Hile nitelikli bir yalandır. Fail tarafından yapılan hileli davranış belli oranda ağır, yoğun ve ustaca olmalı, sergileniş açısından mağdurun inceleme olanağını ortadan kaldıracak nitelikte bir takım hareketler olmalıdır.

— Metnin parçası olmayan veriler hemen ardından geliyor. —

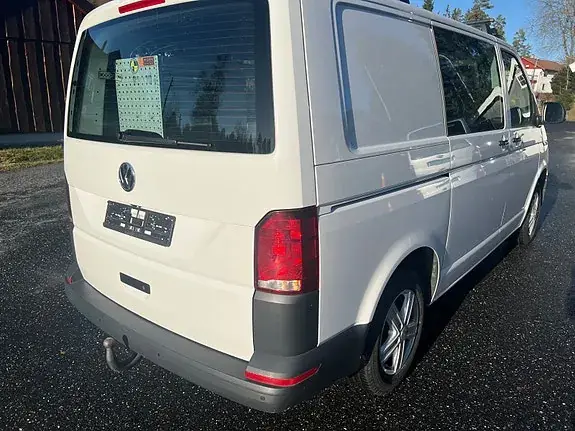 Volkswagen Transporter 2021 photo 4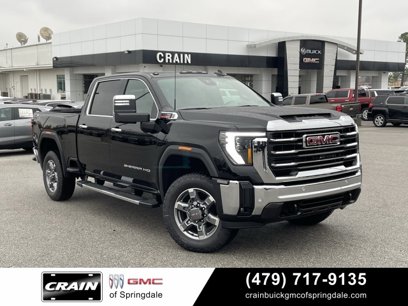 New 2025 GMC Sierra 2500 SLT w/ SLT Premium Package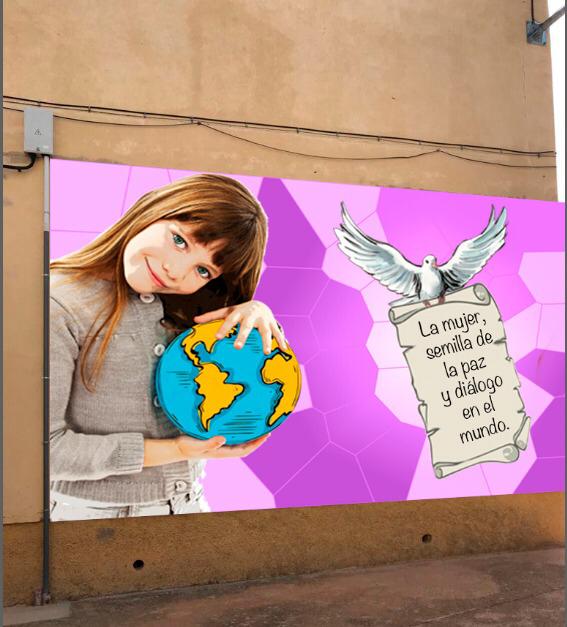 Torre del Compte rinde homenaje a sus mayores y a la mujer Torre del Compte rinde homenaje a sus mayores y a la mujer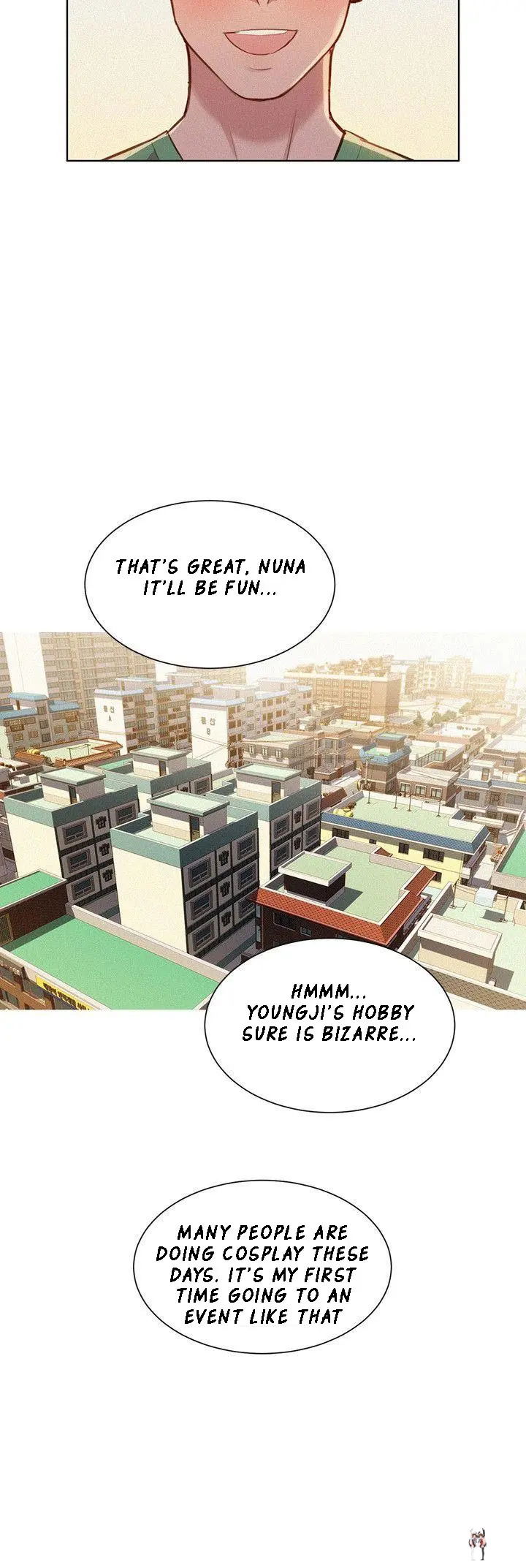 What do you Take me For? What do you Take me For? Chapter 39 - Page 21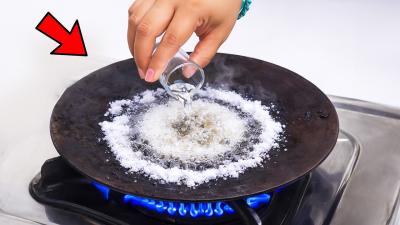 10 kitchen tips  hacks you should Know cleaningtips ArtkalaAngan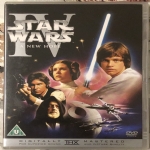 Star Wars: Episode IV  A New Hope DVD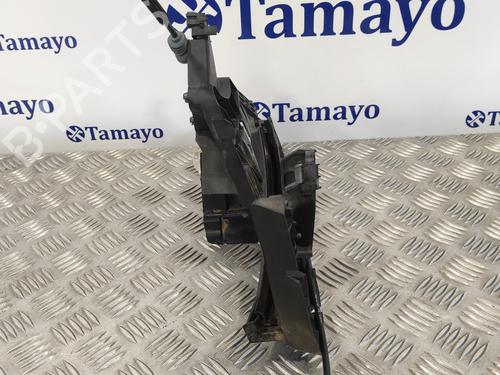 Front right lock VOLVO S40 II (544) 1.6 D | BP13619943C97 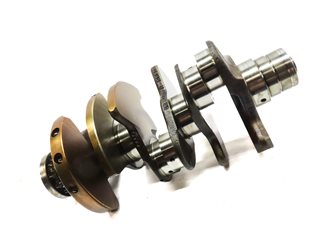 Thumbnail 3: 2011 PORSCHE CAYENNE (958) 3.0L HYBRID (M06.EC) ENGINE CRANKSHAFT CRANK SHAFT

Kullanılan hileli davranışlarla mağdur yanılgıya düşürülmeli ve bu yanıltma sonucu yalanlara inanan mağdur tarafından sanık veya bir başkasına haksız çıkar sağlanmalıdır.
Hilenin kandırıcı nitelikte olup olmadığı olaysal olarak değerlendirilmeli, olayın özelliği, fiille olan ilişkisi, mağdurun durumu, kullanılmışsa gizlenen veya değiştirilen belgenin nitelikleri ayrı ayrı nazara alınmalıdır.
Somut olayda, sanığın, katılanın falına bakması için katılanla anlaştığı, cebinde ne kadar paran varsa çıkarıp avucuma koy demesi üzerine, katılanın cebinden 100 Dolar ve 3 adet 100 TL’yi çıkartıp sanığın avucuna koyduktan sonra, sanığın; işlerin yolunda gidecek kasanda çok para var diyerek, çıkar demesi üzerine katılanın sanıktan şüphelenerek başka param yok, paralarımı geri ver demesi üzerine sanığın aldığı paraları masanın üzerine koyduğu, ancak; katılanın cep telefonuyla meşgul olmasından yararlanarak masanın üzerine koyduğu paralardan 100 TL’yi alarak katılanın işyerinden hızlıca uzaklaştığı anlaşılmakla, eyleminin, zilyetliğin devredilmemiş olması sebebiyle hırsızlık suçunu oluşturacağı gözetilmeksizin suç vasfında yanılgıya düşülerek yazılı şekilde dolandırıcılık suçundan hüküm kurulması,
Kabule göre:
1) 5237 Sayılı T.C.K.nın 157. maddesi uyarınca, hapis cezasının yanında adli para cezasına da hükmolunması gerektiğinin gözetilmemesi,
2) Soruşturma aşamasında sanığın yakalanmasıyla üzerinden çıkan ve katılana ait olduğu anlaşılan 100 TL’lik zararın görevli polis memurları tarafından katılana 5.12.2006 tarihli teslim tutanağıyla verildiğinin anlaşılması karşısında hükümde C.M.K.115/3,113/b maddeleri gereği sanık tarafından yatırılan 1000 TL teminatın, karar kesinleştiğinde katılanın 100 TL’lik zararı ve yargılama giderleri düşüldükten sonra kalan kısmının sanığa iadesine şeklinde karar verilmesi.
Sonuç: Bozmayı gerektirmiş, sanık müdafiinin temyiz itirazları bu itibarla yerinde görülmüş olduğundan hükmün bu sebepten dolayı 5320 Sayılı Kanunun 8/1. maddesi gereğince uygulanması gereken 1412 Sayılı C.M.U.K.nun 321. maddesi uyarınca BOZULMASINA, aynı Kanunun C.M.U.K. 326/son maddesi uyarınca kazanılmış hakkın korunmasına, 05.06.2013 tarihinde oybirliği ile karar verildi.